One Swedish school got rid of its toy cars because boys "gender-coded" them and ascribed the cars higher status than other toys. Another preschool removed "free playtime" from its schedule because, as a pedagogue at the school put it, when children play freely 'stereotypical gender patterns are born and cemented. In free play there is hierarchy, exclusion, and the seed to bullying.' And so every detail of children's interactions gets micromanaged by concerned adults, who end up problematizing minute aspects of children's lives, from how they form friendships to what games they play and what songs they sing.

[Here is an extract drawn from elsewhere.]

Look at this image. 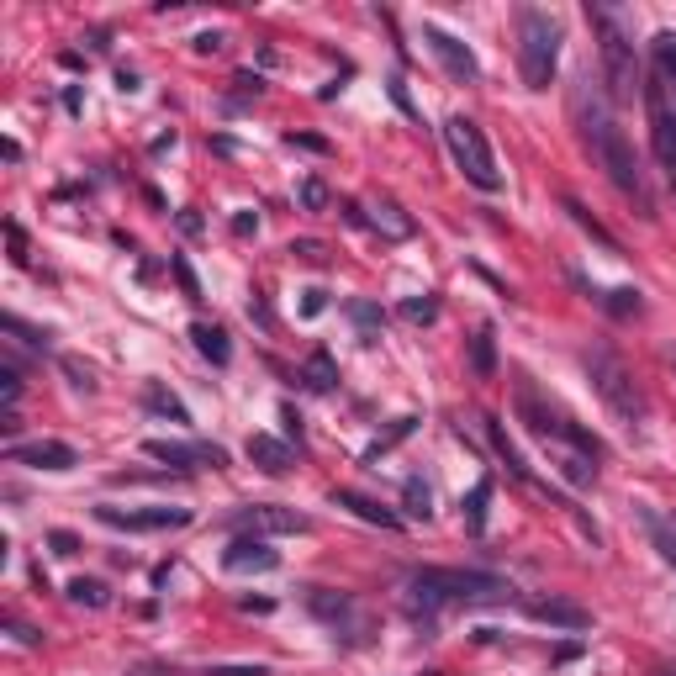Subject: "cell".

The Swedes are treating gender-conforming children the way we once treated gender-variant children. Formerly called "tomboy girls" and "sissy boys" in the medical literature, these kids are persistently attracted to the toys of the opposite sex. They will often remain fixated on the "wrong" toys despite relentless, often cruel pressure from parents, doctors, and peers. Their total immersion in sex-stereotyped culture—a non-stop Toys"R"Us indoctrination—seems to have little effect on their passion for the toys of the opposite sex. There was a time when a boy who displayed a persistent aversion to trucks and rough play and a fixation on frilly dolls or princess paraphernalia would have been considered a candidate for behavior modification therapy. Today, most experts encourage tolerance, understanding, and acceptance: just leave him alone and let him play as he wants. The Swedes should extend the same tolerant understanding to the gender identity and preferences of the vast majority of children.